住民側は今後、騒音被害の実態などをさらに立証する予定。

◇「血の通った判決を」

「耐えがたい爆音にさらされている一人一人の苦しみに寄り添った、血の通った判決を」-。東京高裁の法廷で意見陳述した50代の女性は、裁判長に静かな憤りをぶつけた。

女性は大和に移り住んで約30年。茨城に住む母は女性との電話を何より楽しみにしているという。だがその楽しみが、爆音で途切れてしまう。「音がやむまで待って」と伝えても、待ちきれず受話器を置いてしまうこともあるという。「取り戻すことのできない時間が奪われた」

団長として約7千人の原告団をまとめる藤田栄治さん(80)は法廷で、司法への信頼を強調した。

過去3回の訴訟で、航空機の爆音は違法と認定された。さらに今年5月の一審判決は、自衛隊機の夜間・早朝の飛行の差し止めを命じた。
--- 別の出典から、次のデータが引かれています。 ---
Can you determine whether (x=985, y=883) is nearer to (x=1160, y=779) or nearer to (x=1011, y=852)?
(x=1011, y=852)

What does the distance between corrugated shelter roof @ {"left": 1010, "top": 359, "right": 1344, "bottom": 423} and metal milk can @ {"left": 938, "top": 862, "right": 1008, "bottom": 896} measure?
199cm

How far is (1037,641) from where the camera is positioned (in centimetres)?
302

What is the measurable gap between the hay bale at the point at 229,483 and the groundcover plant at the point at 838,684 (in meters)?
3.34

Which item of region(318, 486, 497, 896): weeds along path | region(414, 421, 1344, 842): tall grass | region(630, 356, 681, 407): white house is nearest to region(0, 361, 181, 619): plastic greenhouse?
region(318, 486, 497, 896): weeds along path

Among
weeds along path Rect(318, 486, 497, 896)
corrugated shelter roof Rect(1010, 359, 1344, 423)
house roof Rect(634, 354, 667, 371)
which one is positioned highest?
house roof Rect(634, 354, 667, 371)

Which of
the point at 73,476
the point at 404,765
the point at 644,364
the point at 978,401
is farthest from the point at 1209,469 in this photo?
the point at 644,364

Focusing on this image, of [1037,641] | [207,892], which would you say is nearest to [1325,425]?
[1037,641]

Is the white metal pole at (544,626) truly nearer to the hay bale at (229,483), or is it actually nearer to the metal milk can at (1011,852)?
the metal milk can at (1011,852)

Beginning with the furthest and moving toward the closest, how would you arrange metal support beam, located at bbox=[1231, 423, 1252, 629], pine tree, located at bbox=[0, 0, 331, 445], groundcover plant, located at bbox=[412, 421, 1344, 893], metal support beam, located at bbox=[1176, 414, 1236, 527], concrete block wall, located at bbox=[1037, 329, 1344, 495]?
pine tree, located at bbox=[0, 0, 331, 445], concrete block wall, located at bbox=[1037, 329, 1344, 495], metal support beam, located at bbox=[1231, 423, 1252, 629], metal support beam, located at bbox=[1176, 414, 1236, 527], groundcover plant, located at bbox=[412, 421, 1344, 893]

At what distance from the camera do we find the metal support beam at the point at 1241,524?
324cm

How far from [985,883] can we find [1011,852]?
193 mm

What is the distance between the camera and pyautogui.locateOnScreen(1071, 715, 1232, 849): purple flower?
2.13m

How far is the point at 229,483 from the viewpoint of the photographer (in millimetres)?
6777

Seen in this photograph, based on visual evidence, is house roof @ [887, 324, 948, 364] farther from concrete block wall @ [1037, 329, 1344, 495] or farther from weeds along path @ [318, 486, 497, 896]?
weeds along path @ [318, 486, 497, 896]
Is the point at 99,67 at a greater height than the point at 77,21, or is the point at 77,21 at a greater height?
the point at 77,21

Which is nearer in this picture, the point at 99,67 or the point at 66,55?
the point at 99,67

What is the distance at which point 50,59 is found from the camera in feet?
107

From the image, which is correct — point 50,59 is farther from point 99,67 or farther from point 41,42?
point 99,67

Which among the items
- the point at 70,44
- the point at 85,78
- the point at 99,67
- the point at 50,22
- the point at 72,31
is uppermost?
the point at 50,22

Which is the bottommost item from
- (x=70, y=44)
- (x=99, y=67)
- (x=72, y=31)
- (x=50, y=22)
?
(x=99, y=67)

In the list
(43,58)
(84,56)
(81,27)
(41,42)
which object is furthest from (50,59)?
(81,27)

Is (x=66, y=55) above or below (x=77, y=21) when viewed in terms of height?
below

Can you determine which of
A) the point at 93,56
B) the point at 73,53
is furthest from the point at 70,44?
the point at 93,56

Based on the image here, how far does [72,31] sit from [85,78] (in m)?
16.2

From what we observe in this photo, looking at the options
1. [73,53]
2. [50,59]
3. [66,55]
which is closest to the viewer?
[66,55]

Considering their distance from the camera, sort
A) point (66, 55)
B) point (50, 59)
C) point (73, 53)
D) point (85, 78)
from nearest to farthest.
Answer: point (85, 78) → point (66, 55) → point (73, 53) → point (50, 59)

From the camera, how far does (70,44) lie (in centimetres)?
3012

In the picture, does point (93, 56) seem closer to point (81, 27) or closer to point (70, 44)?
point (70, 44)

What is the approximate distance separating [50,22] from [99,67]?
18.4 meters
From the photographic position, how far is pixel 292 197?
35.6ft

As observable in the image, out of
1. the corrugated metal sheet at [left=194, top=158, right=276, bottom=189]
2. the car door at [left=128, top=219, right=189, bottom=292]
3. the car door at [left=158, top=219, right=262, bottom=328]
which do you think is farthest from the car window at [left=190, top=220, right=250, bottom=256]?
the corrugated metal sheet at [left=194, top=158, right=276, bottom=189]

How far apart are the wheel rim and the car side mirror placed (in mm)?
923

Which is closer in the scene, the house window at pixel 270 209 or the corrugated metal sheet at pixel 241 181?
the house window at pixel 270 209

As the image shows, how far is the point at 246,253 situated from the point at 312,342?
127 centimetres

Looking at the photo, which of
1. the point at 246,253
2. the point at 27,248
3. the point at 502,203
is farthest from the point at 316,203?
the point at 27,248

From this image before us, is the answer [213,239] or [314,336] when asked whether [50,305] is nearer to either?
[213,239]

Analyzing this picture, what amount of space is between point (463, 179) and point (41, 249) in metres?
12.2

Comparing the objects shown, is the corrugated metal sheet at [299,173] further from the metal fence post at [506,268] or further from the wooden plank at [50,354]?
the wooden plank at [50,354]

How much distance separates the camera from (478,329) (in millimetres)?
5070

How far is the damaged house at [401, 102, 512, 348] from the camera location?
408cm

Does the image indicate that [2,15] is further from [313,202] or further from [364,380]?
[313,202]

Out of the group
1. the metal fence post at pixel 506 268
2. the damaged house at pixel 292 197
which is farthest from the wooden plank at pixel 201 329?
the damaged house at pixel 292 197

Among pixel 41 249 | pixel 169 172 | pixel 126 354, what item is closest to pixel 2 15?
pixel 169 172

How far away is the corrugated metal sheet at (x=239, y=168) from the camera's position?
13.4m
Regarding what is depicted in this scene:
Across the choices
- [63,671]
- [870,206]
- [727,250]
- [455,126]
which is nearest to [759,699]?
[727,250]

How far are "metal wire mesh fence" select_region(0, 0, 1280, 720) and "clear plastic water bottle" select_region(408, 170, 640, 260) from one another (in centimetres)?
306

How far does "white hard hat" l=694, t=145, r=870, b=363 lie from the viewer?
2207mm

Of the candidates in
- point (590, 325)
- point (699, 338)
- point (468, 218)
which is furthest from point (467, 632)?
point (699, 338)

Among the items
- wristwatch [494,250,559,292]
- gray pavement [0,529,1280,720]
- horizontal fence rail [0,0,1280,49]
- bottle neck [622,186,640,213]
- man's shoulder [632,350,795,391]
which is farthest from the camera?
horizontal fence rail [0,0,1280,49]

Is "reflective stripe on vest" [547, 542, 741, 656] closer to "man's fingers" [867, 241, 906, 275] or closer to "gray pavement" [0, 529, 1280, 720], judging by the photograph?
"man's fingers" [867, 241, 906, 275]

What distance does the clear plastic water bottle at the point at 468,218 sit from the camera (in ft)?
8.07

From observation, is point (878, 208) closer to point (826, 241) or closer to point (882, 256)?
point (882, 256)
米軍機に関しては認めなかったが、藤田さんは「自衛隊機よりはるかに激しい音を出している米軍機に対しても、当然、飛行が制限されるべきだと、国に訴えている」と判決の「真意」を読み解き、こう締めくくった。「被害を根本的に防ぐには、飛行差し止めしかない。判決の真意を、控訴審でもう一度示していただきたい」

◆厚木基地第4次爆音訴訟

厚木基地の周辺住民が自衛隊機、米軍機の飛行差し止めと騒音被害に対する損害賠償を国に求めた訴訟。2007年12月に提訴し、原告数は計約7千人、請求額は1人月額2万円。1976年から続く訴訟の4度目の訴えで、従来の民事訴訟に加えて初めて行政訴訟でも提訴した。今年5月の一審横浜地裁判決は、行政訴訟で全国で初めて自衛隊機の夜間飛行差し止めを命じた。一方、米軍機の差し止めは請求を却下し、民事訴訟では自衛隊機、米軍機ともに請求を退けた。損害賠償として全国の基地騒音訴訟で過去最大となる約70億円の支払いを国に命じた。